Ende Juli doppelt sie mit dem Turniersieg in Palermo nach, auch dort auf ihrer Lieblingsunterlage Sand. Und erreicht mit Platz 54 ihre bisher beste Position im WTA-Ranking. Mittlerweile ist sie die Nummer 2 der Schweizer Tennisspielerinnen. «Die Siege haben mich sicher weitergebracht. Ich habe mir immer gesagt, dass ich es kann. Aber das hat es endlich bestätigt.»

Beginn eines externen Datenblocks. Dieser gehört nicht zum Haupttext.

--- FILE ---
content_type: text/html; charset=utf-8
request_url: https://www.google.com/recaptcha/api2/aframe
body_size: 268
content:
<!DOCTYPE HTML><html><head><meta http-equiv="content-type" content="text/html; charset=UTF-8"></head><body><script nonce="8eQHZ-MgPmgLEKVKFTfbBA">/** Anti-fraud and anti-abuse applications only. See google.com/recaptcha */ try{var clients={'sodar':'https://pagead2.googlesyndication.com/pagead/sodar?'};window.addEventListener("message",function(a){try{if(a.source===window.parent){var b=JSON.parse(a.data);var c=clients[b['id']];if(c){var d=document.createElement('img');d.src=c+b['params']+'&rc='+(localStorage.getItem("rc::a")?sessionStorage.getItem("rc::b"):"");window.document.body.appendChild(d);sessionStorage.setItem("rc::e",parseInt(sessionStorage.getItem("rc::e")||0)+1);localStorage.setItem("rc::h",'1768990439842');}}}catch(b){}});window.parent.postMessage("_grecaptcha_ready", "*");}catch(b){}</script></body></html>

Hat Jil nach strengen Turnierwochen zwei, drei Tage Pause, fliegt sie oft zuerst in die Schweiz, um ihre Eltern zu besuchen. Der jüngere Bruder Raul, benannt nach Real-Madrid-Legende Raúl González, verfolgt seine Tenniskarriere seit einem Jahr an der Universität in Cleveland, USA. Ist Teichmann zurück in Barcelona, bedeutet das für sie Training. An der spanischen Küste hat sie viele Freundinnen, die auch Tennisspielerinnen sind und das verrückte und auch entbehrungsreiche Leben nachvollziehen können. Und mit ihr abends die zahlreichen Restaurants in Barcelona geniessen, auch mal ein Glas Wein trinken, wenn sie gerade nicht irgendwo auf der Welt ein Turnier spielen. «Neben dem Tennis ein ganz normaler Mensch zu sein, brauche ich als Ausgleich, sonst würde ich ja durchdrehen. Ich bin ein geselliger Mensch, lache gern.» Und braucht sie doch einmal Ruhe, schnappt sie sich die beiden Hunde ihrer Eltern und verzieht sich ein paar Stunden in die Berge. Nach ihrem Bezug zur Heimat braucht man sie wohl nicht mehr zu fragen.